Data records =>
******
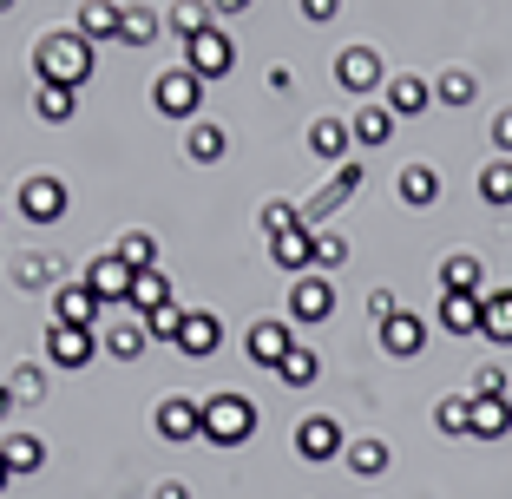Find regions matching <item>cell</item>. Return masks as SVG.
I'll list each match as a JSON object with an SVG mask.
<instances>
[{"mask_svg":"<svg viewBox=\"0 0 512 499\" xmlns=\"http://www.w3.org/2000/svg\"><path fill=\"white\" fill-rule=\"evenodd\" d=\"M92 66H99V46L79 40L73 27H66V33H46V40L33 46V73H40V86H66V92H79V86L92 79Z\"/></svg>","mask_w":512,"mask_h":499,"instance_id":"cell-1","label":"cell"},{"mask_svg":"<svg viewBox=\"0 0 512 499\" xmlns=\"http://www.w3.org/2000/svg\"><path fill=\"white\" fill-rule=\"evenodd\" d=\"M250 434H256V401L250 394L224 388V394L204 401V440H211V447H243Z\"/></svg>","mask_w":512,"mask_h":499,"instance_id":"cell-2","label":"cell"},{"mask_svg":"<svg viewBox=\"0 0 512 499\" xmlns=\"http://www.w3.org/2000/svg\"><path fill=\"white\" fill-rule=\"evenodd\" d=\"M151 106L165 112V119H204V79L191 73V66H171V73H158V86H151Z\"/></svg>","mask_w":512,"mask_h":499,"instance_id":"cell-3","label":"cell"},{"mask_svg":"<svg viewBox=\"0 0 512 499\" xmlns=\"http://www.w3.org/2000/svg\"><path fill=\"white\" fill-rule=\"evenodd\" d=\"M335 316V283L322 270H302V276H289V322L296 329H316V322H329Z\"/></svg>","mask_w":512,"mask_h":499,"instance_id":"cell-4","label":"cell"},{"mask_svg":"<svg viewBox=\"0 0 512 499\" xmlns=\"http://www.w3.org/2000/svg\"><path fill=\"white\" fill-rule=\"evenodd\" d=\"M296 348V322L289 316H263V322H250V335H243V355H250L256 368H283V355Z\"/></svg>","mask_w":512,"mask_h":499,"instance_id":"cell-5","label":"cell"},{"mask_svg":"<svg viewBox=\"0 0 512 499\" xmlns=\"http://www.w3.org/2000/svg\"><path fill=\"white\" fill-rule=\"evenodd\" d=\"M296 454L309 460V467H329V460L348 454V434L335 414H309V421H296Z\"/></svg>","mask_w":512,"mask_h":499,"instance_id":"cell-6","label":"cell"},{"mask_svg":"<svg viewBox=\"0 0 512 499\" xmlns=\"http://www.w3.org/2000/svg\"><path fill=\"white\" fill-rule=\"evenodd\" d=\"M362 178H368V171L355 165V158H342V165H335V178L322 184V197H309V204H302V224H309V230H322V224H329V217L348 204V197L362 191Z\"/></svg>","mask_w":512,"mask_h":499,"instance_id":"cell-7","label":"cell"},{"mask_svg":"<svg viewBox=\"0 0 512 499\" xmlns=\"http://www.w3.org/2000/svg\"><path fill=\"white\" fill-rule=\"evenodd\" d=\"M184 66H191V73L211 86V79H224L230 66H237V46H230L224 27H204L197 40H184Z\"/></svg>","mask_w":512,"mask_h":499,"instance_id":"cell-8","label":"cell"},{"mask_svg":"<svg viewBox=\"0 0 512 499\" xmlns=\"http://www.w3.org/2000/svg\"><path fill=\"white\" fill-rule=\"evenodd\" d=\"M20 217H27V224H60L66 217V184L53 178V171H33V178H20Z\"/></svg>","mask_w":512,"mask_h":499,"instance_id":"cell-9","label":"cell"},{"mask_svg":"<svg viewBox=\"0 0 512 499\" xmlns=\"http://www.w3.org/2000/svg\"><path fill=\"white\" fill-rule=\"evenodd\" d=\"M151 427H158V440H171V447L204 440V401H191V394H165L158 414H151Z\"/></svg>","mask_w":512,"mask_h":499,"instance_id":"cell-10","label":"cell"},{"mask_svg":"<svg viewBox=\"0 0 512 499\" xmlns=\"http://www.w3.org/2000/svg\"><path fill=\"white\" fill-rule=\"evenodd\" d=\"M132 276H138V270L119 257V250H106V257H92V263H86V289H92V296H99L106 309H112V303L125 309V296H132Z\"/></svg>","mask_w":512,"mask_h":499,"instance_id":"cell-11","label":"cell"},{"mask_svg":"<svg viewBox=\"0 0 512 499\" xmlns=\"http://www.w3.org/2000/svg\"><path fill=\"white\" fill-rule=\"evenodd\" d=\"M512 434V394H467V440H506Z\"/></svg>","mask_w":512,"mask_h":499,"instance_id":"cell-12","label":"cell"},{"mask_svg":"<svg viewBox=\"0 0 512 499\" xmlns=\"http://www.w3.org/2000/svg\"><path fill=\"white\" fill-rule=\"evenodd\" d=\"M178 355H191V362H211L217 348H224V322L211 316V309H184V329H178Z\"/></svg>","mask_w":512,"mask_h":499,"instance_id":"cell-13","label":"cell"},{"mask_svg":"<svg viewBox=\"0 0 512 499\" xmlns=\"http://www.w3.org/2000/svg\"><path fill=\"white\" fill-rule=\"evenodd\" d=\"M99 348H106V342H99L92 329H66V322L46 329V362H53V368H86Z\"/></svg>","mask_w":512,"mask_h":499,"instance_id":"cell-14","label":"cell"},{"mask_svg":"<svg viewBox=\"0 0 512 499\" xmlns=\"http://www.w3.org/2000/svg\"><path fill=\"white\" fill-rule=\"evenodd\" d=\"M99 316H106V303L86 289V276H79V283H60V296H53V322H66V329H99Z\"/></svg>","mask_w":512,"mask_h":499,"instance_id":"cell-15","label":"cell"},{"mask_svg":"<svg viewBox=\"0 0 512 499\" xmlns=\"http://www.w3.org/2000/svg\"><path fill=\"white\" fill-rule=\"evenodd\" d=\"M335 86H342V92H375L381 86L375 46H342V53H335Z\"/></svg>","mask_w":512,"mask_h":499,"instance_id":"cell-16","label":"cell"},{"mask_svg":"<svg viewBox=\"0 0 512 499\" xmlns=\"http://www.w3.org/2000/svg\"><path fill=\"white\" fill-rule=\"evenodd\" d=\"M381 92H388V112H394V119H421V112L434 106V86H427L421 73H394V79H381Z\"/></svg>","mask_w":512,"mask_h":499,"instance_id":"cell-17","label":"cell"},{"mask_svg":"<svg viewBox=\"0 0 512 499\" xmlns=\"http://www.w3.org/2000/svg\"><path fill=\"white\" fill-rule=\"evenodd\" d=\"M270 263H276V270H289V276L316 270V230L296 224V230H283V237H270Z\"/></svg>","mask_w":512,"mask_h":499,"instance_id":"cell-18","label":"cell"},{"mask_svg":"<svg viewBox=\"0 0 512 499\" xmlns=\"http://www.w3.org/2000/svg\"><path fill=\"white\" fill-rule=\"evenodd\" d=\"M421 348H427V322H421V316H407V309H401V316L381 322V355H394V362H414Z\"/></svg>","mask_w":512,"mask_h":499,"instance_id":"cell-19","label":"cell"},{"mask_svg":"<svg viewBox=\"0 0 512 499\" xmlns=\"http://www.w3.org/2000/svg\"><path fill=\"white\" fill-rule=\"evenodd\" d=\"M119 14H125V7H112V0H79L73 33L92 40V46H106V40H119Z\"/></svg>","mask_w":512,"mask_h":499,"instance_id":"cell-20","label":"cell"},{"mask_svg":"<svg viewBox=\"0 0 512 499\" xmlns=\"http://www.w3.org/2000/svg\"><path fill=\"white\" fill-rule=\"evenodd\" d=\"M348 473H355V480H381V473H388V440H381V434H348Z\"/></svg>","mask_w":512,"mask_h":499,"instance_id":"cell-21","label":"cell"},{"mask_svg":"<svg viewBox=\"0 0 512 499\" xmlns=\"http://www.w3.org/2000/svg\"><path fill=\"white\" fill-rule=\"evenodd\" d=\"M440 329L447 335H480V296H467V289H440Z\"/></svg>","mask_w":512,"mask_h":499,"instance_id":"cell-22","label":"cell"},{"mask_svg":"<svg viewBox=\"0 0 512 499\" xmlns=\"http://www.w3.org/2000/svg\"><path fill=\"white\" fill-rule=\"evenodd\" d=\"M224 152H230V138H224L217 119H191L184 125V158H191V165H217Z\"/></svg>","mask_w":512,"mask_h":499,"instance_id":"cell-23","label":"cell"},{"mask_svg":"<svg viewBox=\"0 0 512 499\" xmlns=\"http://www.w3.org/2000/svg\"><path fill=\"white\" fill-rule=\"evenodd\" d=\"M145 348H151V316H132V309H125L119 329H106V355H119V362H138Z\"/></svg>","mask_w":512,"mask_h":499,"instance_id":"cell-24","label":"cell"},{"mask_svg":"<svg viewBox=\"0 0 512 499\" xmlns=\"http://www.w3.org/2000/svg\"><path fill=\"white\" fill-rule=\"evenodd\" d=\"M480 335L499 348H512V289H486L480 296Z\"/></svg>","mask_w":512,"mask_h":499,"instance_id":"cell-25","label":"cell"},{"mask_svg":"<svg viewBox=\"0 0 512 499\" xmlns=\"http://www.w3.org/2000/svg\"><path fill=\"white\" fill-rule=\"evenodd\" d=\"M125 309H132V316H158V309H171L165 270H138V276H132V296H125Z\"/></svg>","mask_w":512,"mask_h":499,"instance_id":"cell-26","label":"cell"},{"mask_svg":"<svg viewBox=\"0 0 512 499\" xmlns=\"http://www.w3.org/2000/svg\"><path fill=\"white\" fill-rule=\"evenodd\" d=\"M394 191H401V204H407V211H427V204L440 197V171H434V165H401Z\"/></svg>","mask_w":512,"mask_h":499,"instance_id":"cell-27","label":"cell"},{"mask_svg":"<svg viewBox=\"0 0 512 499\" xmlns=\"http://www.w3.org/2000/svg\"><path fill=\"white\" fill-rule=\"evenodd\" d=\"M0 460H7L14 480H20V473H40L46 467V440L40 434H7V440H0Z\"/></svg>","mask_w":512,"mask_h":499,"instance_id":"cell-28","label":"cell"},{"mask_svg":"<svg viewBox=\"0 0 512 499\" xmlns=\"http://www.w3.org/2000/svg\"><path fill=\"white\" fill-rule=\"evenodd\" d=\"M348 138H355V132H348V119H316V125H309V152H316L322 165H342Z\"/></svg>","mask_w":512,"mask_h":499,"instance_id":"cell-29","label":"cell"},{"mask_svg":"<svg viewBox=\"0 0 512 499\" xmlns=\"http://www.w3.org/2000/svg\"><path fill=\"white\" fill-rule=\"evenodd\" d=\"M480 257H467V250H453V257H440V289H467V296H486L480 289Z\"/></svg>","mask_w":512,"mask_h":499,"instance_id":"cell-30","label":"cell"},{"mask_svg":"<svg viewBox=\"0 0 512 499\" xmlns=\"http://www.w3.org/2000/svg\"><path fill=\"white\" fill-rule=\"evenodd\" d=\"M348 132H355V145L375 152V145H388V138H394V112L388 106H362L355 119H348Z\"/></svg>","mask_w":512,"mask_h":499,"instance_id":"cell-31","label":"cell"},{"mask_svg":"<svg viewBox=\"0 0 512 499\" xmlns=\"http://www.w3.org/2000/svg\"><path fill=\"white\" fill-rule=\"evenodd\" d=\"M316 375H322V355L316 348H289L283 355V368H276V381H283V388H316Z\"/></svg>","mask_w":512,"mask_h":499,"instance_id":"cell-32","label":"cell"},{"mask_svg":"<svg viewBox=\"0 0 512 499\" xmlns=\"http://www.w3.org/2000/svg\"><path fill=\"white\" fill-rule=\"evenodd\" d=\"M158 33H165V20L151 7H125L119 14V46H158Z\"/></svg>","mask_w":512,"mask_h":499,"instance_id":"cell-33","label":"cell"},{"mask_svg":"<svg viewBox=\"0 0 512 499\" xmlns=\"http://www.w3.org/2000/svg\"><path fill=\"white\" fill-rule=\"evenodd\" d=\"M434 99L440 106H473V99H480V79H473L467 66H447V73L434 79Z\"/></svg>","mask_w":512,"mask_h":499,"instance_id":"cell-34","label":"cell"},{"mask_svg":"<svg viewBox=\"0 0 512 499\" xmlns=\"http://www.w3.org/2000/svg\"><path fill=\"white\" fill-rule=\"evenodd\" d=\"M211 14H217L211 0H178V7H171V20H165V27L178 33V40H197V33H204V27H217Z\"/></svg>","mask_w":512,"mask_h":499,"instance_id":"cell-35","label":"cell"},{"mask_svg":"<svg viewBox=\"0 0 512 499\" xmlns=\"http://www.w3.org/2000/svg\"><path fill=\"white\" fill-rule=\"evenodd\" d=\"M480 204H493V211H512V158H493V165L480 171Z\"/></svg>","mask_w":512,"mask_h":499,"instance_id":"cell-36","label":"cell"},{"mask_svg":"<svg viewBox=\"0 0 512 499\" xmlns=\"http://www.w3.org/2000/svg\"><path fill=\"white\" fill-rule=\"evenodd\" d=\"M7 394H14V408H33V401H46V368L20 362L14 375H7Z\"/></svg>","mask_w":512,"mask_h":499,"instance_id":"cell-37","label":"cell"},{"mask_svg":"<svg viewBox=\"0 0 512 499\" xmlns=\"http://www.w3.org/2000/svg\"><path fill=\"white\" fill-rule=\"evenodd\" d=\"M73 106H79V92H66V86H40V92H33V112H40L46 125H66Z\"/></svg>","mask_w":512,"mask_h":499,"instance_id":"cell-38","label":"cell"},{"mask_svg":"<svg viewBox=\"0 0 512 499\" xmlns=\"http://www.w3.org/2000/svg\"><path fill=\"white\" fill-rule=\"evenodd\" d=\"M119 257L132 263V270H158V237H151V230H125V237H119Z\"/></svg>","mask_w":512,"mask_h":499,"instance_id":"cell-39","label":"cell"},{"mask_svg":"<svg viewBox=\"0 0 512 499\" xmlns=\"http://www.w3.org/2000/svg\"><path fill=\"white\" fill-rule=\"evenodd\" d=\"M342 263H348V237L322 224V230H316V270L329 276V270H342Z\"/></svg>","mask_w":512,"mask_h":499,"instance_id":"cell-40","label":"cell"},{"mask_svg":"<svg viewBox=\"0 0 512 499\" xmlns=\"http://www.w3.org/2000/svg\"><path fill=\"white\" fill-rule=\"evenodd\" d=\"M434 427L440 434H467V394H440L434 401Z\"/></svg>","mask_w":512,"mask_h":499,"instance_id":"cell-41","label":"cell"},{"mask_svg":"<svg viewBox=\"0 0 512 499\" xmlns=\"http://www.w3.org/2000/svg\"><path fill=\"white\" fill-rule=\"evenodd\" d=\"M296 224H302V211L289 197H270V204H263V237H283V230H296Z\"/></svg>","mask_w":512,"mask_h":499,"instance_id":"cell-42","label":"cell"},{"mask_svg":"<svg viewBox=\"0 0 512 499\" xmlns=\"http://www.w3.org/2000/svg\"><path fill=\"white\" fill-rule=\"evenodd\" d=\"M178 329H184V309H178V303L151 316V342H178Z\"/></svg>","mask_w":512,"mask_h":499,"instance_id":"cell-43","label":"cell"},{"mask_svg":"<svg viewBox=\"0 0 512 499\" xmlns=\"http://www.w3.org/2000/svg\"><path fill=\"white\" fill-rule=\"evenodd\" d=\"M335 14H342V0H302V20H309V27H329Z\"/></svg>","mask_w":512,"mask_h":499,"instance_id":"cell-44","label":"cell"},{"mask_svg":"<svg viewBox=\"0 0 512 499\" xmlns=\"http://www.w3.org/2000/svg\"><path fill=\"white\" fill-rule=\"evenodd\" d=\"M467 394H506V375H499L493 362H486V368H473V388H467Z\"/></svg>","mask_w":512,"mask_h":499,"instance_id":"cell-45","label":"cell"},{"mask_svg":"<svg viewBox=\"0 0 512 499\" xmlns=\"http://www.w3.org/2000/svg\"><path fill=\"white\" fill-rule=\"evenodd\" d=\"M493 152L512 158V112H499V119H493Z\"/></svg>","mask_w":512,"mask_h":499,"instance_id":"cell-46","label":"cell"},{"mask_svg":"<svg viewBox=\"0 0 512 499\" xmlns=\"http://www.w3.org/2000/svg\"><path fill=\"white\" fill-rule=\"evenodd\" d=\"M368 316H375V329H381V322H388V316H401V309H394V296H388V289H375V296H368Z\"/></svg>","mask_w":512,"mask_h":499,"instance_id":"cell-47","label":"cell"},{"mask_svg":"<svg viewBox=\"0 0 512 499\" xmlns=\"http://www.w3.org/2000/svg\"><path fill=\"white\" fill-rule=\"evenodd\" d=\"M151 499H191V486H184V480H158V486H151Z\"/></svg>","mask_w":512,"mask_h":499,"instance_id":"cell-48","label":"cell"},{"mask_svg":"<svg viewBox=\"0 0 512 499\" xmlns=\"http://www.w3.org/2000/svg\"><path fill=\"white\" fill-rule=\"evenodd\" d=\"M217 14H243V7H250V0H211Z\"/></svg>","mask_w":512,"mask_h":499,"instance_id":"cell-49","label":"cell"},{"mask_svg":"<svg viewBox=\"0 0 512 499\" xmlns=\"http://www.w3.org/2000/svg\"><path fill=\"white\" fill-rule=\"evenodd\" d=\"M7 414H14V394H7V381H0V421H7Z\"/></svg>","mask_w":512,"mask_h":499,"instance_id":"cell-50","label":"cell"},{"mask_svg":"<svg viewBox=\"0 0 512 499\" xmlns=\"http://www.w3.org/2000/svg\"><path fill=\"white\" fill-rule=\"evenodd\" d=\"M7 486H14V473H7V460H0V493H7Z\"/></svg>","mask_w":512,"mask_h":499,"instance_id":"cell-51","label":"cell"},{"mask_svg":"<svg viewBox=\"0 0 512 499\" xmlns=\"http://www.w3.org/2000/svg\"><path fill=\"white\" fill-rule=\"evenodd\" d=\"M7 7H14V0H0V14H7Z\"/></svg>","mask_w":512,"mask_h":499,"instance_id":"cell-52","label":"cell"}]
</instances>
******
Required task => Print the material word for word, starting at its first line and going on through the line containing "<instances>", with both ends included. Leave the picture out of your answer.

Solution to this problem =>
Find regions matching <item>cell</item>. Return masks as SVG.
I'll list each match as a JSON object with an SVG mask.
<instances>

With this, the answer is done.